Image: Rapid Deployment Flood Wall
RDFW is made of flexible and translucent plastic and can be folded flat for transport.John Brecher

Rodriguez noted that sand will naturally condense if it’s held in place. “Get a Coke cup from McDonald’s, cut the bottom off it, fill it with sand and you can stand on it,” he said. With RDFW’s lateral reinforcement technique, “What we’re doing is reinforcing soil.”

Although the RDFW has been around for a decade, it has been painfully slow to win acceptance from emergency managers for two reasons, Arellanes said: “Everybody’s used to sandbags” and the system costs about three times what sandbags do. However, the grids can be recertified and used up to six times, so they eventually pay for themselves, he said.

RDFW also has a number of military applications that have seen it used in Iraq and elsewhere, including as roads over swampy areas, bunkers, security walls, even blast-containment structures that can withstand the force of a 500-pound bomb, Rodriguez said.

In flood emergencies, in addition to creating new levees, RDFW can be used to quickly top existing floodwalls and repair levee breaches and “boils,” where water is coming through a levee in advance of a breach. The product was used earlier this month to repair a dry levee that had been intentionally breached in the course of construction work at the BASF plant in Palmyra, Mo. It has also been used on levees in California’s Sacramento-San Joaquin Delta area, Arellanes said.

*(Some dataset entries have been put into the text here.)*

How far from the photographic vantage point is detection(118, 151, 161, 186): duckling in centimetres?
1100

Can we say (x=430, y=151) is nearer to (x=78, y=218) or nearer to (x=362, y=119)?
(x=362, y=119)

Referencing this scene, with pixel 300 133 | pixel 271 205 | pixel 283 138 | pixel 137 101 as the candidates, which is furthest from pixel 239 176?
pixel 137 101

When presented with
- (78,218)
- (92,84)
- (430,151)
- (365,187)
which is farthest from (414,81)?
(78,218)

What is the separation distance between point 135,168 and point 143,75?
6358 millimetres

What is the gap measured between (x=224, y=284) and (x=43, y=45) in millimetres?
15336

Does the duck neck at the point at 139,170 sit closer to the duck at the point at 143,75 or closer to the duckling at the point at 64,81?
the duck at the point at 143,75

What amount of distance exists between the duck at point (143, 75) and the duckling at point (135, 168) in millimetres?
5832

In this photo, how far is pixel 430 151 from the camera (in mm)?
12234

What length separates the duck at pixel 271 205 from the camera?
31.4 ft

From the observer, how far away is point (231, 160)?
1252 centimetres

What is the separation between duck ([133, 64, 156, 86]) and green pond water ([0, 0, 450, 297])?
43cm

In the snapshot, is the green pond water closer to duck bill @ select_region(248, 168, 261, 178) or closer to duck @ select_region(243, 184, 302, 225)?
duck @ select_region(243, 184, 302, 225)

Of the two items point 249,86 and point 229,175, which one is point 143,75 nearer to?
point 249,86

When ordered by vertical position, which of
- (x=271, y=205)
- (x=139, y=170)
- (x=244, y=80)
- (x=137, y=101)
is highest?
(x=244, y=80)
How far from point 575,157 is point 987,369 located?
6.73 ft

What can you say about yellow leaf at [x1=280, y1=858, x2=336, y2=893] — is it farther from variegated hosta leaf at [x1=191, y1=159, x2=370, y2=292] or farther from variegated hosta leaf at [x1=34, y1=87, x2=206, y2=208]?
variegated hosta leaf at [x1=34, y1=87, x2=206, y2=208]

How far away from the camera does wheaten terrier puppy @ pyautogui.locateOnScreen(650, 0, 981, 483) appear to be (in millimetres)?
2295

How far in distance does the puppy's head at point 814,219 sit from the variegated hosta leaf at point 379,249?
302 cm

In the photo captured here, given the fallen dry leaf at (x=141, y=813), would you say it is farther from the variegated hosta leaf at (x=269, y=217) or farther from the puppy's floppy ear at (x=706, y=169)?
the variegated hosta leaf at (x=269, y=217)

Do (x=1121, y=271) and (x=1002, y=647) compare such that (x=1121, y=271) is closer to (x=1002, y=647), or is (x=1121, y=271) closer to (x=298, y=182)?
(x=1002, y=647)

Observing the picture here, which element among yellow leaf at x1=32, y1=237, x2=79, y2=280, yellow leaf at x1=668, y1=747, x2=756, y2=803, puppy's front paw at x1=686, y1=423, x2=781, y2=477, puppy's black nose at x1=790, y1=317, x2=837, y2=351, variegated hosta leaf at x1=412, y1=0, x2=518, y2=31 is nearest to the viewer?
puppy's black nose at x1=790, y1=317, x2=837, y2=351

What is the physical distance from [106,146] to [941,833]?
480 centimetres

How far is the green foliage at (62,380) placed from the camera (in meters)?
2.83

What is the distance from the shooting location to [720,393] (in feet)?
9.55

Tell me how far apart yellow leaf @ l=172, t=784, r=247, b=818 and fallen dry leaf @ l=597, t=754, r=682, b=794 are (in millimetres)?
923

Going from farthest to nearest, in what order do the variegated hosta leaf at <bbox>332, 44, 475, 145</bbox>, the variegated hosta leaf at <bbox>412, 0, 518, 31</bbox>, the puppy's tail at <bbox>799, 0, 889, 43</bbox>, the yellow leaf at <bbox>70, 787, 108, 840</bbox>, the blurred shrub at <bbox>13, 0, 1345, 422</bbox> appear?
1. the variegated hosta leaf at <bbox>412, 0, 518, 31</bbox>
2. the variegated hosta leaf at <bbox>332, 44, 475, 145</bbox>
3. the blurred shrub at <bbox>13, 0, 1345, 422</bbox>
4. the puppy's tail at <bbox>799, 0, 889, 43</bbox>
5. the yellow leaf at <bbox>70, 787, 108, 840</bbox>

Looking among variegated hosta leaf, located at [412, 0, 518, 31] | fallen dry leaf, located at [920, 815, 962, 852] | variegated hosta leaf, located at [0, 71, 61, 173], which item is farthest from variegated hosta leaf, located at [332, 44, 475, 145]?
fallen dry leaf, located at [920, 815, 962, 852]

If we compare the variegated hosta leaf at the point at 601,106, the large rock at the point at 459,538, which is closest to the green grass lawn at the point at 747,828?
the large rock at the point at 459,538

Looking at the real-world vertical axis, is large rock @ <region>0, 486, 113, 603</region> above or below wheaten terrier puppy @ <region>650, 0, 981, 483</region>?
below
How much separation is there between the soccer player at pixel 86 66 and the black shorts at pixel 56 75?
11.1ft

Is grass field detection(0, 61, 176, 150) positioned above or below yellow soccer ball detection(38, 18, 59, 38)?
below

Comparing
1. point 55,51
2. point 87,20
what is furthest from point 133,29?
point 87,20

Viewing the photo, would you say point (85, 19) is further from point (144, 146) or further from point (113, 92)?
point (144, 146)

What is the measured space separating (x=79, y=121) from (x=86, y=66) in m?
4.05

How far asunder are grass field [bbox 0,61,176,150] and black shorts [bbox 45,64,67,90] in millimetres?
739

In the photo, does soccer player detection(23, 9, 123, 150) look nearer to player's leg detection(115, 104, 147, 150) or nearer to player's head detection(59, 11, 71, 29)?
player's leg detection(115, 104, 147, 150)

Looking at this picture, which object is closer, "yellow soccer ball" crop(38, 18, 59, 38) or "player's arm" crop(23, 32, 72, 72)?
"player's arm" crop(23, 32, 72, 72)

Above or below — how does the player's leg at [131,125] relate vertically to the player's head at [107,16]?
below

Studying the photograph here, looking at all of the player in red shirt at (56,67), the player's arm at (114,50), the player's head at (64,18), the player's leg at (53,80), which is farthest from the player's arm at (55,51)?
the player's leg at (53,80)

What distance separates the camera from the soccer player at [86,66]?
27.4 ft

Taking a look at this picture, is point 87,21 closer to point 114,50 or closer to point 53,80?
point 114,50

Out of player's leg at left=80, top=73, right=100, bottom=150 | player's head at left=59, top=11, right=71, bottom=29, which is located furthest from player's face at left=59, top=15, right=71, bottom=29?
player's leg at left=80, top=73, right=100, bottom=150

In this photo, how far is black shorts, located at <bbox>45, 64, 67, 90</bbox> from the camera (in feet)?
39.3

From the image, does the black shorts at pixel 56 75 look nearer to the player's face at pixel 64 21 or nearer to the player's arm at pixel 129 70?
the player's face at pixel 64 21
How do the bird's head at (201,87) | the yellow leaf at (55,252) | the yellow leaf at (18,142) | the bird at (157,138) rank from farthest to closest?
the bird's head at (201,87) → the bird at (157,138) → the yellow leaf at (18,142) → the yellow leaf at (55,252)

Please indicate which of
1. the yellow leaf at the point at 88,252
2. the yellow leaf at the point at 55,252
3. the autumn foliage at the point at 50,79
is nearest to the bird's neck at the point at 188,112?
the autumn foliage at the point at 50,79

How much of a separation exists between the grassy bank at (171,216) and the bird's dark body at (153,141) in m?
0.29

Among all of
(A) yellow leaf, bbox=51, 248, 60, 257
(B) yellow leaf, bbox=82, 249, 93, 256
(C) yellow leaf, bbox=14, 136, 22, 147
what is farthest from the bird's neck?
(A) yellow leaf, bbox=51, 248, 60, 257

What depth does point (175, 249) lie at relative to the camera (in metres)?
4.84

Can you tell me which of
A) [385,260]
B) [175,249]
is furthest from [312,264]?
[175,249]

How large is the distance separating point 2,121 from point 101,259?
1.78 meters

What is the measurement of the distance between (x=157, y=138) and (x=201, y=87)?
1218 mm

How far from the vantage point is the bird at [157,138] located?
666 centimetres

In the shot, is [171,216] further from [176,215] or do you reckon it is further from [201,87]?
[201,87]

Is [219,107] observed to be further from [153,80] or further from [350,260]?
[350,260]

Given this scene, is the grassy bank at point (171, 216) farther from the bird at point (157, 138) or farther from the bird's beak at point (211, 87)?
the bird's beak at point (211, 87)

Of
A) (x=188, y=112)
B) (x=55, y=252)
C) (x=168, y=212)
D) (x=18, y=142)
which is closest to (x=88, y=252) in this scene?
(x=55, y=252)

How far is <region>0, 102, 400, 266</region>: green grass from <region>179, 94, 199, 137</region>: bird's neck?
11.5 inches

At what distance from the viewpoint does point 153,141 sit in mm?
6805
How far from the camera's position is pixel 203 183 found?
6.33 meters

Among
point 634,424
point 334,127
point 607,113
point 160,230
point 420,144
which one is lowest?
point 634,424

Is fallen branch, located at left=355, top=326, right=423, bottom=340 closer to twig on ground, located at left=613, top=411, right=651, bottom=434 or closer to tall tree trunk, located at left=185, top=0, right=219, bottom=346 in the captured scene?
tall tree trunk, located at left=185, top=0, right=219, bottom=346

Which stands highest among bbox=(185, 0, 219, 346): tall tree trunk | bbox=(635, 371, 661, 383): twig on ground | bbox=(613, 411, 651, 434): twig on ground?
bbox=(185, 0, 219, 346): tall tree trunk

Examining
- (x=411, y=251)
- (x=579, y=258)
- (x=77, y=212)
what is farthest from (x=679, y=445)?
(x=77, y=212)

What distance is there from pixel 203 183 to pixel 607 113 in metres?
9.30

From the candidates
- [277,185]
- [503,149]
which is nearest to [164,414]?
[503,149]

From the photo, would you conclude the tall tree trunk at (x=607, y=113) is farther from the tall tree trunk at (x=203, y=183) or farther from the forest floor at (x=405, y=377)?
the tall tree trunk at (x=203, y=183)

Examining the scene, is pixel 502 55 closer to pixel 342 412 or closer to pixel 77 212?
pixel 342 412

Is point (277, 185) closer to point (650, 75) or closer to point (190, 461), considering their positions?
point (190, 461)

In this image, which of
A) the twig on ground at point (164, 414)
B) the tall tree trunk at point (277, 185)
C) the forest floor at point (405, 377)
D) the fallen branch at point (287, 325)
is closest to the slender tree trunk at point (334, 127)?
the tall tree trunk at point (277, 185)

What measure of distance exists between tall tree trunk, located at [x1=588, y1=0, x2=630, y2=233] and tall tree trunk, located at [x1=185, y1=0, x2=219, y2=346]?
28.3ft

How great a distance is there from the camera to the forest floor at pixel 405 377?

With contracts from the Army to test both civilian and military applications, “It’s starting to take off,” said Arellanes, 59, an earthworks contractor who has worked for the Federal Emergency Management Agency. He got the idea for RDFW about 20 years ago while building roads over drifting sand.

In Clarksville, however, RDFW was beat to the punch by another product, Metalith, manufactured by Infrastructure Defense Technologies. The Belvidere, Ill.-based company supplied the town at no charge with interlocking aluminum panels that form 3-foot tall, 4-foot wide, 8-foot long chambers that are then filled with sand.

The city used the system to quickly create a pressure-relief pond for its beleaguered storm-drain system. Metalith’s maker says on its Web site that the product is guaranteed for 20 years and will probably last for 40. It claims that it can be set up two to three times faster than any similar product and also has a host of military and security applications.

Sizing up the shiny metal panels that were lining Clarksville’s streets as his product remained in the plywood crate, Rodriguez declined to take a swipe at the competition.

“Everything has its purpose,” he said.